Text to read
## start

However, the Cabinet had not really recognised the strategic or sustainability challenges at that time, and the DPW needed to take some responsibility for not rising to the occasion, leaving the IDT basically to fend for itself.  The IDT had then engaged primarily with the NT with a series of attempts to develop a new business model, but they had been like “two ships passing in the night.”  The NT had considered the proposals as self-interest on the part of the IDT.

Under the new Minister, the Department had seen the need to play a more active and engaging role with the IDT, to become more politically responsible, and to develop a mandate and new business model.  Belatedly, over the past eight months, the DPW had been working closely with the IDT board.  This had led to agreement on the kind of mandate required – to be the preferred programme manager for social sector infrastructure build.  The IDT had been positioned on its proven strengths.

One of the problems that had been identified was the issue of cost containment.  The existence of the trust fund had led originally to a sense of complacency, so some cost recovery measures had been by-passed.  This had given the NT the opportunity to say the IDT was looking for massive recapitalisation - but what was it doing about it themselves?  There now had to be a greater emphasis on cost containment, to avoid making the entity vulnerable to rejection.

The development of the mandate was close to completion, from which a business case needed to be developed, with both the IDT and NT involved.  There was also pressure on the DPW to be a department that did things.  This raised the question of what the relationship between the DPW and IDT should be.  This would be sorted out in the mandate – the two entities would not be competing.  One indication of this was that the DPW was seriously underspending on its infrastructure budget, so the IDT could become an important implementing arm for the Department's own infrastructure build programme.  However, the Public Finance Management Act (PFMA) and other requirements might pose challenges – and the NT might “blow the whistle” on it, or the Auditor General might require this to go to tender.  These were issues that had to be sorted out through the mandate, and then the business model.  This could take some time, and the DPW was aware that so long as there was uncertainty, this would be a reason for resignations, eroding the IDT's capacity for service delivery.  Unfortunately, the DPW had started late, but was now taking the matter seriously.

## end

Data extract
## start

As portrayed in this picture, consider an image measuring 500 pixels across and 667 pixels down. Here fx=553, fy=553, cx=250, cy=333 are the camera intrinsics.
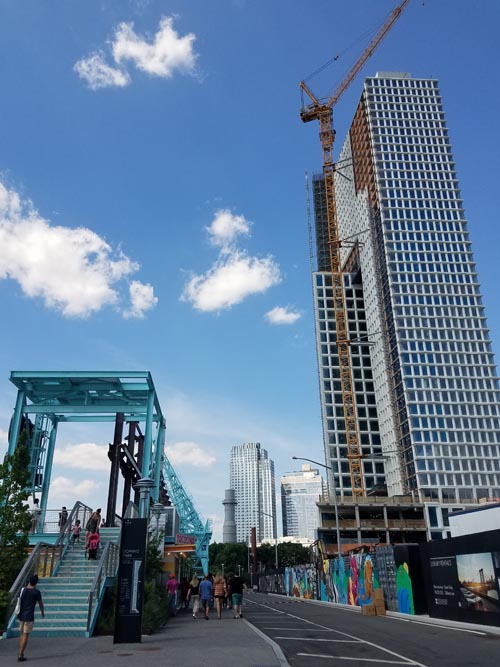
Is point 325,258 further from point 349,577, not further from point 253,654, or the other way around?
point 253,654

## end

Problems to work on
a – Reproduce the stretch of the passage about the IDT from "Under the new" through "its proven strengths.".
b – Resume the passage about the IDT after its final sentence and continue it.
The material is drawn from a separate source unrelated to the passage about the IDT.

Answers to each task
a –
Under the new Minister, the Department had seen the need to play a more active and engaging role with the IDT, to become more politically responsible, and to develop a mandate and new business model.  Belatedly, over the past eight months, the DPW had been working closely with the IDT board.  This had led to agreement on the kind of mandate required – to be the preferred programme manager for social sector infrastructure build.  The IDT had been positioned on its proven strengths.

b –
Earlier, the IDT had said it was strategically poised to be the leading public sector programme management agency, and was set to deliver programmes in excess of R6bn in 2013/14, of which social infrastructure would represent 90%. Because of its presence at the grass-roots community level, where it directly impacted on the lives of the citizens, it was ideally placed to provide reliable feedback to the government on the effectiveness of its policies.  However, this was where the IDT would have to cut back if its funding challenges were not resolved.

Members asked the IDT questions about issues raised by the Auditor General, how it was going to address the high level of staff turnover, and urged that it reduce its costs to avoid being vulnerable to allegations of self-interest when appealing for financial support.  They further sought clarity on the provinces that had been targeted for addressing infrastructure backlogs, what job opportunities had been created by the IDT and if there were any consequences for misconduct.

The Construction Industry Development Board reported that a major challenge had been encountered in changing over from the old contractor registration system to a new IT-based system.  This had impacted very negatively on its performance targets.  However, the situation had been resolved, and since July the registration backlog had been eliminated.  It was now aiming for registration within 14 days.  A number of standards for best practice and guidelines had not been finalised due to the unexpectedly long consultative processes with stakeholders.  The anti-corruption model had not been finalised, as alternative models – beside the Construction Sector Transparency (CoST) initiative – were being explored.

On the positive side, client capacitation had been completed at all provinces to promote awareness of the National Contractor Development Programme (NCDP) framework and guidelines.  Contractor training had been completed in all nine provinces to support contractor development and increase participation of the emerging sector.  Contractor “tips and advice” brochures had been issued to several thousand contractors, and the quarterly contractor satisfaction report indicated that contractors were satisfied with the overall service provided at provincial offices.  A number of monitoring performance reports had been produced and communicated to stakeholders, one of which measured the state of development and transformation in the industry, while another was indicating that conditions were beginning to improve, with the rate of labour-shedding slowing down.

Members criticised the lack of information on human resource issues, and sought clarification on the grading system.  They asked about the impact of the fraud awareness workshops, and expressed concern over the lack of disciplinary action over irregular expenditure and the level of subsistence costs and consultancy fees.
 

Meeting report

The Chairperson welcomed the delegation from the Independent Development Trust (IDT), and expressed appreciation for the presence of the Deputy Minister of the Department of Public Works, Mr Jeremy Cronin.

Briefing by Independent Development Trust (IDT)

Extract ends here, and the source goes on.